The amended North Carolina Limited Liability Company Act (“Act”), effective January 1, 2014 places the manner in which an LLC is operated squarely upon the terms of the operating agreement. The amended Act contains an entire section dedicated to the operating agreement. Under the amended Act, the operating agreement governs the internal affairs of the LLC and the right, duties and obligations of the interest owners of the LLC and the rights of any other persons to become interest owners in relation to each other and the LLC and company officials in relation to each other, the LLC and other interest owners. The provision of the Act and common law apply only to the extent contrary or inconsistent provisions are not made in the operating agreement.
There are very few limitations with respect to the provisions that the operating agreement may not supplant, vary or disclaim.
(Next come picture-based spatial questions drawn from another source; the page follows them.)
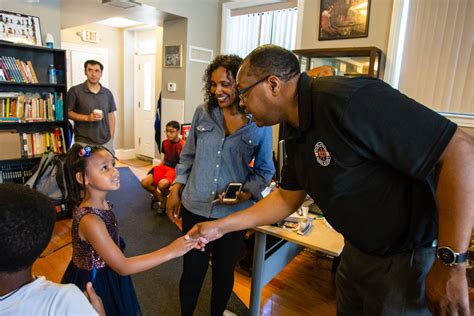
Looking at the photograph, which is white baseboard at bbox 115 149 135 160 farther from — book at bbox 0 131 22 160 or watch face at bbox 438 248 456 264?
watch face at bbox 438 248 456 264

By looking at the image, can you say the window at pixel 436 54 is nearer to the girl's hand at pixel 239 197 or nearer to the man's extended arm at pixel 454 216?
the girl's hand at pixel 239 197

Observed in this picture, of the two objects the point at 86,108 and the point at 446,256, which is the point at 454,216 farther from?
the point at 86,108

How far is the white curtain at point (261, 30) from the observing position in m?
3.95

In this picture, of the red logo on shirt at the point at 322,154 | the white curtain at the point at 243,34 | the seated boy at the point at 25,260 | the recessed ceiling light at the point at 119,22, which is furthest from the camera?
the recessed ceiling light at the point at 119,22

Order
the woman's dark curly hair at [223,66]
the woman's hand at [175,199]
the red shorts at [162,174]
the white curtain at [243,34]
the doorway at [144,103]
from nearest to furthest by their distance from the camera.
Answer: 1. the woman's dark curly hair at [223,66]
2. the woman's hand at [175,199]
3. the red shorts at [162,174]
4. the white curtain at [243,34]
5. the doorway at [144,103]

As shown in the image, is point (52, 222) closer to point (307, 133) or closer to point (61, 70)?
point (307, 133)

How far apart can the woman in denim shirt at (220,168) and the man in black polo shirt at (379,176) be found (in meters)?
0.43

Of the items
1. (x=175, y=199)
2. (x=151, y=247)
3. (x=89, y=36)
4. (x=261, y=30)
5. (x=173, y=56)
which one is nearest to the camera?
(x=175, y=199)

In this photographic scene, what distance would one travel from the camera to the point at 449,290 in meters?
0.75

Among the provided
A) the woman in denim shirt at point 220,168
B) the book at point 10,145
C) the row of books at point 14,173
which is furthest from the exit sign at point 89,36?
the woman in denim shirt at point 220,168

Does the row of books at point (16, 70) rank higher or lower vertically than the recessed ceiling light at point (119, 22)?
lower

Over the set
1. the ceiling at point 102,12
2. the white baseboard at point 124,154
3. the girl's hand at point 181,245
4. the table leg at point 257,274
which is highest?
the ceiling at point 102,12

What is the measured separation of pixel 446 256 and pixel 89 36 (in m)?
6.56

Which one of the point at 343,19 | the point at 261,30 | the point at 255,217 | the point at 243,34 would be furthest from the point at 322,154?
the point at 243,34
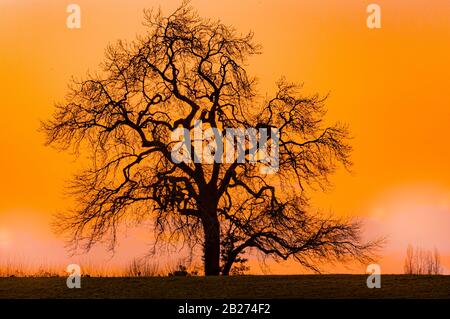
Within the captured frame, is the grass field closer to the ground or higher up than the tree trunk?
closer to the ground

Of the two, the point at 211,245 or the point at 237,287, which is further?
the point at 211,245

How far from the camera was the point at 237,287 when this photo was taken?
18.0m

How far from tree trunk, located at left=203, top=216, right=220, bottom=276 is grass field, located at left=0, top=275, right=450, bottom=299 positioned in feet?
12.6

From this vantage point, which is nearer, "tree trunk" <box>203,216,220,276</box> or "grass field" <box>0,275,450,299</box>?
"grass field" <box>0,275,450,299</box>

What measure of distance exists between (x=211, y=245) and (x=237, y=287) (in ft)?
19.0

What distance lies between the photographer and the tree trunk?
77.9 ft

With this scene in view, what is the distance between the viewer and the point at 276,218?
24594mm

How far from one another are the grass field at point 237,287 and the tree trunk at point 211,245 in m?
3.85

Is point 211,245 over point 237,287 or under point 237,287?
over

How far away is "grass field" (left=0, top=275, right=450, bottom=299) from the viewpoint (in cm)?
1722
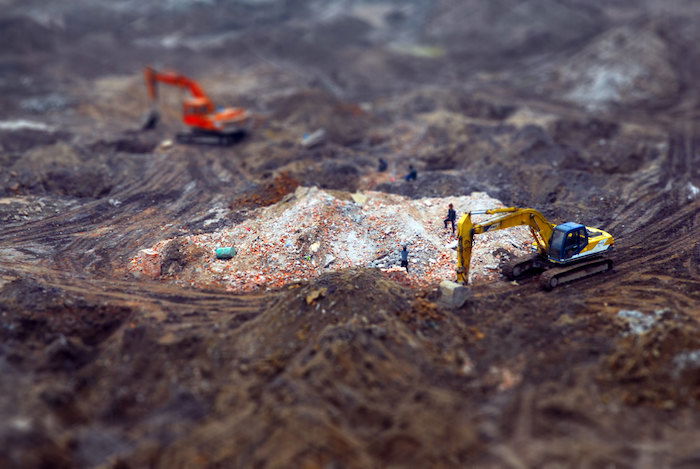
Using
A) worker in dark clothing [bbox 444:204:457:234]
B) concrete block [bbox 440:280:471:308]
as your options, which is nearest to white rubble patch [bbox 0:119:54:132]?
worker in dark clothing [bbox 444:204:457:234]

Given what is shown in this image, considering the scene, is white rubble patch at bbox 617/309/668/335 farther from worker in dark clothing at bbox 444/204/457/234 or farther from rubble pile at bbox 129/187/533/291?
Answer: worker in dark clothing at bbox 444/204/457/234

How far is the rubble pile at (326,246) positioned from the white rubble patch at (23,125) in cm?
1375

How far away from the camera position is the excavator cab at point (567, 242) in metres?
14.1

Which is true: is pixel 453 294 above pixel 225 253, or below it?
below

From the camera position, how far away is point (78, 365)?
11375mm

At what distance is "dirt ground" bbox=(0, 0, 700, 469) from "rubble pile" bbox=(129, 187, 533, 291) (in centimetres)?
65


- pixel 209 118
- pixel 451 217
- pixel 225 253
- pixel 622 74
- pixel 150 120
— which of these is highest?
pixel 622 74

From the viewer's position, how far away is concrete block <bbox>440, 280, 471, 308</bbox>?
43.0 ft

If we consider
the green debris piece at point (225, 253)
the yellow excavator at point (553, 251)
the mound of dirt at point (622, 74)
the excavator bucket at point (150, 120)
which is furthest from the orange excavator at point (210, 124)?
the mound of dirt at point (622, 74)

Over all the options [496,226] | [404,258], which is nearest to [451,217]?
[404,258]

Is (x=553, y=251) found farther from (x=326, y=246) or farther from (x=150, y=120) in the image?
(x=150, y=120)

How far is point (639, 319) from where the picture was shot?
12492mm

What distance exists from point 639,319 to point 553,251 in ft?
8.86

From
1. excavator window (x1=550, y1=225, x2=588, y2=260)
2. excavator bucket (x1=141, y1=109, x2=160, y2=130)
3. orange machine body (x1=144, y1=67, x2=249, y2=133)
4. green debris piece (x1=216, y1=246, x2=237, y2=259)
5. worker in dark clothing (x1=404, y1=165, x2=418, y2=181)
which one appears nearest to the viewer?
excavator window (x1=550, y1=225, x2=588, y2=260)
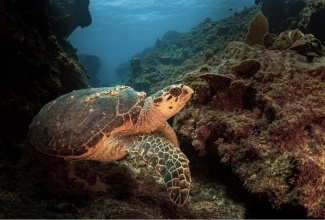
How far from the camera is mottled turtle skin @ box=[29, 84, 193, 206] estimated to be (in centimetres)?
293

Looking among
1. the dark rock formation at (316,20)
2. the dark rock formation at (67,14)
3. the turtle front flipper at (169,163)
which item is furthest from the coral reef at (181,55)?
the turtle front flipper at (169,163)

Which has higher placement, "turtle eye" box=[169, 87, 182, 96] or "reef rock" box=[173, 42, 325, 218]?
"turtle eye" box=[169, 87, 182, 96]

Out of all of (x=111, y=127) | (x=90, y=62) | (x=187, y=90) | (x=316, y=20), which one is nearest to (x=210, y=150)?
(x=187, y=90)

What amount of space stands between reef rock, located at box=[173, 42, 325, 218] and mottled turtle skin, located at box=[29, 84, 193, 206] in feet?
1.81

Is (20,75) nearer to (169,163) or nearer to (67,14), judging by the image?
(169,163)

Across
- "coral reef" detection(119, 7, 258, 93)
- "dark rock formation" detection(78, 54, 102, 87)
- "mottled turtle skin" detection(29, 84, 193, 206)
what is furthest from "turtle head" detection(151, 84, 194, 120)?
"dark rock formation" detection(78, 54, 102, 87)

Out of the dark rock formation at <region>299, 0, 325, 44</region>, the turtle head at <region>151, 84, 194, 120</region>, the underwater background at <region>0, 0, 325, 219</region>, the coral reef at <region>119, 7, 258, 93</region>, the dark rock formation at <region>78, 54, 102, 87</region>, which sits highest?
the turtle head at <region>151, 84, 194, 120</region>

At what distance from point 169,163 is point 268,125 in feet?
4.19

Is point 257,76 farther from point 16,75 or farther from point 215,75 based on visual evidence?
point 16,75

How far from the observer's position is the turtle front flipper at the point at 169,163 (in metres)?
2.44

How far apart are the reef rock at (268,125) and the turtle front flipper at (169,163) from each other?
586 millimetres

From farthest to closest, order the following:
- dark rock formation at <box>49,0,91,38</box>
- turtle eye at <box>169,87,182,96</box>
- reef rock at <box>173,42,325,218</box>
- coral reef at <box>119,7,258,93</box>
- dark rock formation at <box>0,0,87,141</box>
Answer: coral reef at <box>119,7,258,93</box>, dark rock formation at <box>49,0,91,38</box>, dark rock formation at <box>0,0,87,141</box>, turtle eye at <box>169,87,182,96</box>, reef rock at <box>173,42,325,218</box>

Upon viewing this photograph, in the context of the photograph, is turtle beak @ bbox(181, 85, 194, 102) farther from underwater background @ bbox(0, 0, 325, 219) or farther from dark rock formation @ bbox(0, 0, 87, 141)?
dark rock formation @ bbox(0, 0, 87, 141)

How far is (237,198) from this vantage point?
278 cm
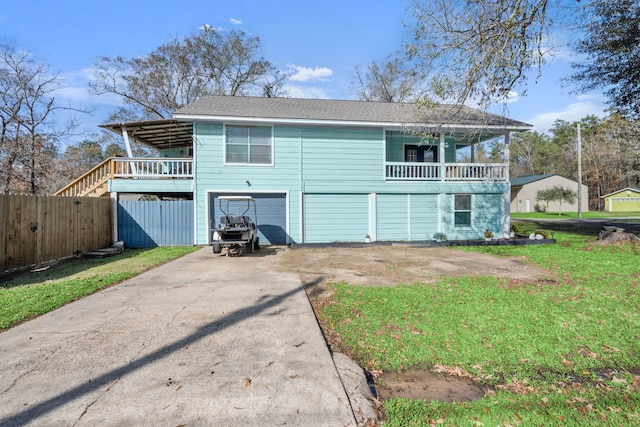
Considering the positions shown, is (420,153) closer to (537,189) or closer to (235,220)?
(235,220)

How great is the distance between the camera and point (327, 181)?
40.0ft

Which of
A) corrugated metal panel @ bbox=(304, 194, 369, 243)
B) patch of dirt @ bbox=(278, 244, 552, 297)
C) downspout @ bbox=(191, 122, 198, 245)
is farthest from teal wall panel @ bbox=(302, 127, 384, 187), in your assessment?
downspout @ bbox=(191, 122, 198, 245)

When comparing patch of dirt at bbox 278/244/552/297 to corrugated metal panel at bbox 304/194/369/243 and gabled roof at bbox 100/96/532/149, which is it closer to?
corrugated metal panel at bbox 304/194/369/243

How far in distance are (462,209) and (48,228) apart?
46.4ft

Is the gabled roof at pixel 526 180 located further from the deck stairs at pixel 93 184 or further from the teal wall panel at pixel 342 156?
the deck stairs at pixel 93 184

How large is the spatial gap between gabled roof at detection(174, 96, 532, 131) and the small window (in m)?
2.98

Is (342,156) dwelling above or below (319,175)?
above

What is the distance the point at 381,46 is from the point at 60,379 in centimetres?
1025

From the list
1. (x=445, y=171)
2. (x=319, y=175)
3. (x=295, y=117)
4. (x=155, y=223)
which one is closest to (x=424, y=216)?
(x=445, y=171)

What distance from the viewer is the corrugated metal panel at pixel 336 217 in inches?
478

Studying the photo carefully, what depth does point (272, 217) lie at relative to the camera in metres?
12.0

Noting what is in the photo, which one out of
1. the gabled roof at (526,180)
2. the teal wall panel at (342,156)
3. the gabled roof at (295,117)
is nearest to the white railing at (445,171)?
the teal wall panel at (342,156)

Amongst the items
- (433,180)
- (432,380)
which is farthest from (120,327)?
(433,180)

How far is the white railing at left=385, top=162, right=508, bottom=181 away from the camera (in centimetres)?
1268
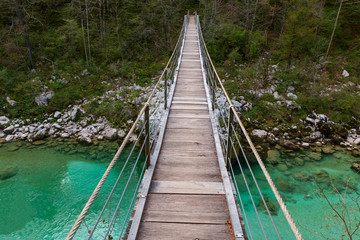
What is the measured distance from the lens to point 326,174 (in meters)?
8.35

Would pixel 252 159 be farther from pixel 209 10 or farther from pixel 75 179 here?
pixel 209 10

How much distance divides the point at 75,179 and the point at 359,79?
1741cm

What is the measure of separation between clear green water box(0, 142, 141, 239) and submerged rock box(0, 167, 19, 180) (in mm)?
156

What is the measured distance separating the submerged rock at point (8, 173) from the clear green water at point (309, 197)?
8.48m

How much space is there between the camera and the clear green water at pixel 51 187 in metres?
6.34

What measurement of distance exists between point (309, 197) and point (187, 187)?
629cm

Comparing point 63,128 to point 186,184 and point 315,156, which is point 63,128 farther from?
point 315,156

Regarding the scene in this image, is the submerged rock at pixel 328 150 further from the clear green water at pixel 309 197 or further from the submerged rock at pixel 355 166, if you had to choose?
the submerged rock at pixel 355 166

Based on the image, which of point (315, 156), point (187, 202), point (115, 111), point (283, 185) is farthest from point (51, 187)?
point (315, 156)

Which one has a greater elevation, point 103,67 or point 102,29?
point 102,29

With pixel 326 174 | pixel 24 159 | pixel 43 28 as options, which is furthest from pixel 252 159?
pixel 43 28

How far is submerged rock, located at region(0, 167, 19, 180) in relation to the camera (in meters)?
8.27

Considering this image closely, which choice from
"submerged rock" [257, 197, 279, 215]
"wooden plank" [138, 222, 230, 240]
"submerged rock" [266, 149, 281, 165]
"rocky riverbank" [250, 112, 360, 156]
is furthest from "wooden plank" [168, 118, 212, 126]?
"rocky riverbank" [250, 112, 360, 156]

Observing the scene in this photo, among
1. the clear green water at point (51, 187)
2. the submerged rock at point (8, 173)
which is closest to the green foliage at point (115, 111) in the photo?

These include but may not be limited to:
- Filings and payments to the Secretary of State
- Making the operating agreement apply to persons who are not parties
- Eliminating the right of a member to bring a derivative action
- Eliminating the right of a member to request judicial dissolution
- Limiting restrictions on distributions and liability from wrongful distributions
- Limiting a member’s right to information as set forth in the Act
One interesting provision is that the operating agreement may provide for the forum in which disputes concerning the LLC or the rights and duties of interest owners and other parties to the operating Agreement are to be resolved.
Oral or implied provisions in the operating agreement may not supplant, vary, disclaim or nullify any contrary or inconsistent written provisions of the operating agreement to the detriment of the rights of persons not parties to the operating agreement to the extent that they reasonably rely on those written provisions of the operating agreement. Nothing prohibits an oral agreement, but the best practice is to always put it in writing.
Finally, the implied covenant of good faith and fair dealing and the requirement that the operating agreement not be unconscionable at the time made govern the enforcement of the operating agreement are specifically set forth in the Act.